Un ejemplo claro de lo que digo sería la Corona, que lleva años convertida en un continuo «Pim pam pum... ¡Fuego!» cuya intención es más deslegitimar la institución -y en el fondo liquidar todo lo que huela a Constitución del 78- que fortalecer el símbolo en lo que tiene de fundamento histórico de la nación. Lo cual, por supuesto, no me parece poco. Frente a los que sostienen que la función de la monarquía es irrelevante en nuestros días, me pregunto qué otra institución representa mejor la sedimentación histórica del país y la voluntad de integración de los españoles, sin olvidar el entronque de ambos mundos: Europa y América, el Viejo Continente y la otra orilla del Atlántico.

No es cierto que la monarquía sea más costosa que la república -en algunos casos lo será y en otros no- ni que se trate de una formulación obsoleta de la estructura del Estado, porque entonces ingleses, suecos u holandeses llevarían ya tiempo en la UCI democrática y me temo que sucede más bien lo contrario. ¿Que el nuestro era un país de republicanos juancarlistas y no de monárquicos? Quizás, pero ahí también tengo mis reservas. No de que existan republicanos afines al Rey Juan Carlos I, sino de que la sociedad española no haya sido históricamente monárquica. Como igualmente fue católica -y mucho-, aunque ahora se quiera borrar de un plumazo ese legado. Ya saben que a cada época le gusta rescribir su pasado. Y se dedica a ello con furia.
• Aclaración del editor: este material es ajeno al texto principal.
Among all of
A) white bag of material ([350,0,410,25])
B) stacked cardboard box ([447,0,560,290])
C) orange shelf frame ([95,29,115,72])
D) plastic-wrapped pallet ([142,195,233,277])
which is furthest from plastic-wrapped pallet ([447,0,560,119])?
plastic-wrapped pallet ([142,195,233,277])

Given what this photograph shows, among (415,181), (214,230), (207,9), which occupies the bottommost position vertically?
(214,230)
Los momentos de crisis se combaten con la solidez de las instituciones y no acudiendo a su liquidación por derribo, sobre todo cuando quienes buscan la demolición son los mismos que reniegan de la Carta Magna. La intoxicación vaporosa nos seduce con el relato preciosista de una catástrofe. De este modo, el problema no seríamos nosotros sino «los demás»: la Casa del Rey y la Constitución, los pactos de la Transición y el centralismo, las autonomías y la partitocracia, las elites y su corrupción, los gandules del funcionariado y los granujas de la gran banca. Y como ocurre con las mentiras, para ser creíble, el relato de la catástrofe se vale de una cierta dosis de verdad, aunque no, ni mucho menos, de un sentido ponderado de la realidad. Que hace falta modernizar, reformar y depurar con inteligencia no lo duda nadie. Que el inmovilismo o el escapismo frívolo de una parte considerable del statu quo es una irresponsabilidad tampoco lo duda nadie. Otra cosa muy distinta, sin embargo, es negar los evidentes frutos -en términos de prosperidad, europeización y libertades- que ha traído consigo el proceso democrático iniciado con la restauración monárquica de 1975. Como también es falso creer que las instituciones españolas son las propias de un Estado fallido - incapaces, por tanto, de afrontar las dificultades que nos acucian. En su condición de símbolo último, no sometido a los vaivenes lógicos de la voluntad popular, los servicios de la Corona no pueden desdeñarse como si no hubieran existido. O no pudieran seguir existiendo.